Use this GitHub Repo for pre-configured (disabled XML and relevant inputs enabled) Windows Inputs: https://github.com/PMJeffery/splunk4windows

Windows Event Logs Determine which EventIDs/EventCodes should only be brought into Splunk. A fantastic resource by the Joint Sigint Cyber Unit of the Netherlands has an amazing collection of Windows Event IDs that should be collected. They also provide GPO configs to enable them.

Sample SPL (depending upon amount of ingested events, CPU speed and Disk IOPS, this search can take a few minutes to run):

index=wineventlog daysago=7
| fields EventCode EventCodeDescription
| stats count by EventCode EventCodeDescription
| sort -count

Screenshot Example:

Based on the results you should be able to understand which EventCodes are coming in by volume ("count" column) and then determine which EventCodes you can keep or stop ingesting. Keep in mind that you can "bar napkin math" the ingest savings. Windows events are roughly 2kb each on average.

(Event Count x 2kb)/7 = estimated daily savings

EventCode=4624 = 91840 Events over 7 days. 91840x2kb=183,680kb/7=26,240KB or ~26MB saved/day for that one specific Event Code.

On your Deployment Server find the Splunk_TA_Windows/local/inputs.conf and use the white/black list section under each Event Log section to make your modifications.

Example:

[WinEventLog://Security]
disabled = 0
start_from = oldest
current_only = 0
evt_resolve_ad_obj = 1
checkpointInterval = 5
whitelist1 = 4624,4625,4770
blacklist1 = EventCode="4662" Message="Object Type:(?!\s*groupPolicyContainer)"
blacklist2 = EventCode="566" Message="Object Type:(?!\s*groupPolicyContainer)"
renderXml=false
index=wineventlog

Use the following links for more examples: * https://community.splunk.com/t5/Getting-Data-In/Filter-Windows-EventCode-using-blacklist-and-Whitelist/m-p/191565 * https://docs.splunk.com/Documentation/WindowsAddOn/8.1.2/User/Configuration

Linux Log Reduction

Using the UF and the Splunk_TA_nix Add-on, you can enable specific folders to monitor in real-time. You can either explicitly list the files you want like /var/log/messages or use RegEx and wildcards to broaden your scope.

Here are some examples:

If you find a lot repeat messages that you are 100% sure you do not need, then use the SEDCMD in local/props.conf to remove them.

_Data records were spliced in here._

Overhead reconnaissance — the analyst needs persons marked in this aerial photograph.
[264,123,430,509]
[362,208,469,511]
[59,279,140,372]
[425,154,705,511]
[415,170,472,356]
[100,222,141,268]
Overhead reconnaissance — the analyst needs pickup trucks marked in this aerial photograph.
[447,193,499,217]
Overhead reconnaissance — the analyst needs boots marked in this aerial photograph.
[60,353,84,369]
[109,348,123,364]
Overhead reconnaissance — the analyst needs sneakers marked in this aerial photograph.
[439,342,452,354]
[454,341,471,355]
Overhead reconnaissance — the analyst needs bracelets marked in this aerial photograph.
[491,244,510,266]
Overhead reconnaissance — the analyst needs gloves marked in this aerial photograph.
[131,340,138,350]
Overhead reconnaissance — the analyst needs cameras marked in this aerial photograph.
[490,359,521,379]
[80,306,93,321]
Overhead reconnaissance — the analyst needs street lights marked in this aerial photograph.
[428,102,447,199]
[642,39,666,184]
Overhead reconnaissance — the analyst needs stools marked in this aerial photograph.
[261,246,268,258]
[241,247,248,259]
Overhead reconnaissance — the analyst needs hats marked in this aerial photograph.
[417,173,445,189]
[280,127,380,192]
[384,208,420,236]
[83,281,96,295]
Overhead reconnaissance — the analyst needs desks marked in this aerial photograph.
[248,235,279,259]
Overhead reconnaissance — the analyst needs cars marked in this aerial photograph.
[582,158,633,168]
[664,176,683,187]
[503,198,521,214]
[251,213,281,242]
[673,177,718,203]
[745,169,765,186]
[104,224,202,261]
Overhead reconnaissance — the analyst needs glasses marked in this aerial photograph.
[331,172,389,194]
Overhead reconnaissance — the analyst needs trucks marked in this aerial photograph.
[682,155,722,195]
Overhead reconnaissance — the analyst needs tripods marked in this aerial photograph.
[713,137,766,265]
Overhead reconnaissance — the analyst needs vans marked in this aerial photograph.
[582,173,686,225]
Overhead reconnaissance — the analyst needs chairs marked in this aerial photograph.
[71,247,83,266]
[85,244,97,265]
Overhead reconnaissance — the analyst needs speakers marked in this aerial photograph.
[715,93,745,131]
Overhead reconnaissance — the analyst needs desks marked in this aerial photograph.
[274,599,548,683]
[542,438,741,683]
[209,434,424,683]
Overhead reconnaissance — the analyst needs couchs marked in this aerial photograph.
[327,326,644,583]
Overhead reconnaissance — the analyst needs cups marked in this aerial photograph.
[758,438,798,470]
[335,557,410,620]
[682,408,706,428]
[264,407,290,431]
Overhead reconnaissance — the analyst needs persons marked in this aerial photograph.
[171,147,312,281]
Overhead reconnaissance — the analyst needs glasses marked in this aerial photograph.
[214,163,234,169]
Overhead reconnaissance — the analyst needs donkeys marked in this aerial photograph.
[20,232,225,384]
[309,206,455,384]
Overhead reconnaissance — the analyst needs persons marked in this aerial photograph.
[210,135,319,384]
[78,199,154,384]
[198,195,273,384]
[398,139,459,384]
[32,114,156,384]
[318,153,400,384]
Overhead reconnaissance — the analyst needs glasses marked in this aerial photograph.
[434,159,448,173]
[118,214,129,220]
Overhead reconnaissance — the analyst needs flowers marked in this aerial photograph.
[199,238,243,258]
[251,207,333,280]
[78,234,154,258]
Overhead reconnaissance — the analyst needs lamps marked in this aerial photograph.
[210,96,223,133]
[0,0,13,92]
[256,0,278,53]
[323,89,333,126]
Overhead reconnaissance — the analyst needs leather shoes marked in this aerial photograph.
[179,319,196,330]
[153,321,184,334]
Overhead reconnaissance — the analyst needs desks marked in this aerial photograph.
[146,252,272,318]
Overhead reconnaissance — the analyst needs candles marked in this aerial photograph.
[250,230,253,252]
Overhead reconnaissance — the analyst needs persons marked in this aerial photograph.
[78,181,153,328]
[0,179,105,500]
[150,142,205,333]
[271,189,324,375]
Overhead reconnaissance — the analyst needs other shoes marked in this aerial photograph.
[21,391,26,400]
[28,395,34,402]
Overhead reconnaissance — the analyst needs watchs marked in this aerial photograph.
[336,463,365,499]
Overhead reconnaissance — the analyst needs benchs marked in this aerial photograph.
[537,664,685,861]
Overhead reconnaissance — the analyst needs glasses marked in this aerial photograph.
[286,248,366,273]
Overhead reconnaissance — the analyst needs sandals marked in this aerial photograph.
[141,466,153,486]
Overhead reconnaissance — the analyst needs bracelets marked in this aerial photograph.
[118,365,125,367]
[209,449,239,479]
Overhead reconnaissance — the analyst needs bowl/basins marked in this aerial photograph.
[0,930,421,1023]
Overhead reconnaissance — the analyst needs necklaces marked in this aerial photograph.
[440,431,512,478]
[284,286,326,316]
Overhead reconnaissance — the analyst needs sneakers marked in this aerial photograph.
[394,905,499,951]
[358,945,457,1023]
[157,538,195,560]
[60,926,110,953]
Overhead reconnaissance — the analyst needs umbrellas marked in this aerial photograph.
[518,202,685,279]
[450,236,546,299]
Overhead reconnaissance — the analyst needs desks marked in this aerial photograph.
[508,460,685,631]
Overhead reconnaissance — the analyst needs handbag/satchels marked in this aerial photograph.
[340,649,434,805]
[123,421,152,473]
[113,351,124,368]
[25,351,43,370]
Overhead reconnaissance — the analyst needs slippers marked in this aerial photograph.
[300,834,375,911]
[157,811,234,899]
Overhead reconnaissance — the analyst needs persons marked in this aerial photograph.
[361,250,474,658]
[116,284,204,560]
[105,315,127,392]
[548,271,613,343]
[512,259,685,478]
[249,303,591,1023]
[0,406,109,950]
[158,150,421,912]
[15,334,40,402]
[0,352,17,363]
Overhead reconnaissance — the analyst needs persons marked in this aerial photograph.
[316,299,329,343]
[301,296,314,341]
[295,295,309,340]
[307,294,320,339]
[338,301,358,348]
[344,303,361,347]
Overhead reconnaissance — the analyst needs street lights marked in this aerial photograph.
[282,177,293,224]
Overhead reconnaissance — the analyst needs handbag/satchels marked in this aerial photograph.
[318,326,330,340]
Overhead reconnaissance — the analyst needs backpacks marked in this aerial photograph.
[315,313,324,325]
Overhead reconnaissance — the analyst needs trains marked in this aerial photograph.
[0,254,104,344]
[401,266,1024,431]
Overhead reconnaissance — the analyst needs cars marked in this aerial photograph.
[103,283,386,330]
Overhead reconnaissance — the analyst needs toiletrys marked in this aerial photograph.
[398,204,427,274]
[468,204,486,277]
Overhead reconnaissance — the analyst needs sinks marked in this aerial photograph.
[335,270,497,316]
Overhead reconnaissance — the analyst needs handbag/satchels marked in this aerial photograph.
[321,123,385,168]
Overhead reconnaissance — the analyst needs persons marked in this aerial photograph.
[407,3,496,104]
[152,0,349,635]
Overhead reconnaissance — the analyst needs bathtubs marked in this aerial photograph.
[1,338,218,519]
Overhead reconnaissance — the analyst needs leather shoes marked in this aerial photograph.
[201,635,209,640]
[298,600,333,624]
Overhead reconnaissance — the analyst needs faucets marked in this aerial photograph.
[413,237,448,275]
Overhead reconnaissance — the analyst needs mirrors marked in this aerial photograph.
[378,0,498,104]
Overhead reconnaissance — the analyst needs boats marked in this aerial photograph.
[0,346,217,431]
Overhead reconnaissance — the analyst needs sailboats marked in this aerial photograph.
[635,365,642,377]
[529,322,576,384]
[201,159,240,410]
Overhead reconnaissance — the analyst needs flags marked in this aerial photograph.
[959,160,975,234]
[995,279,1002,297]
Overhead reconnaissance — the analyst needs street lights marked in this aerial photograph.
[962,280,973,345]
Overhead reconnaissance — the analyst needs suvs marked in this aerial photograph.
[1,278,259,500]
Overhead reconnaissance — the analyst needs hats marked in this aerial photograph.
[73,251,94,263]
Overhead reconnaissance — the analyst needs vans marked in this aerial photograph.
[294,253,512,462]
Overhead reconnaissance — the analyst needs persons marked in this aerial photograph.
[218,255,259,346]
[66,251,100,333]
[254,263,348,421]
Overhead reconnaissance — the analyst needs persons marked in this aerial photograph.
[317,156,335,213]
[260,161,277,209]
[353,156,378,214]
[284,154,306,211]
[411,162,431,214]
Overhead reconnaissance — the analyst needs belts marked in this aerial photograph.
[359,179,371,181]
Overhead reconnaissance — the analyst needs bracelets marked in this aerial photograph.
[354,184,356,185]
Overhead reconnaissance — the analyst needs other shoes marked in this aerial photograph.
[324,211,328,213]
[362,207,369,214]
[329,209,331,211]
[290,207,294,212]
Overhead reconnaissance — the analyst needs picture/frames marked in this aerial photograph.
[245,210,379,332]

Network Syslog; Firewalls specifically

One of the most valuable and also the most volumous data source comes from your firewall. Firewall syslog even for small organizations of 150 users can easily hit 20GB+/day. "Next-Gen" firewalls like Palo Alto, Cisco Firepower, Fortigate, Sonicwall etc. have much larger syslog events than a vanilla firewalls.

It is very important to ingest at least 1 weeks worth of firewall syslog to determine common, normal events that you may want to remove.

Best Practice Send firewall syslog to a Linux Syslog Server, configure rsyslog/syslog-ng to write those to a flat file, and set your rotation policy to keep at least 1 day's worth of logs - 1 live real-time file and a 2nd file of the previous day's logs Install and configure Splunk Enterprise with the Add-on for your firewall. Enable the Data Input to monitor that log file and tag it with the correct Sourcetype. You can restart/stop the Splunk service and it will pick up where it left off since Linux Syslog is storing flat files. You will lose data when you restart/stop the Linux server. The use of load balancers between the firewall and multiple Linux syslog servers can be used, but outside the scope of this document.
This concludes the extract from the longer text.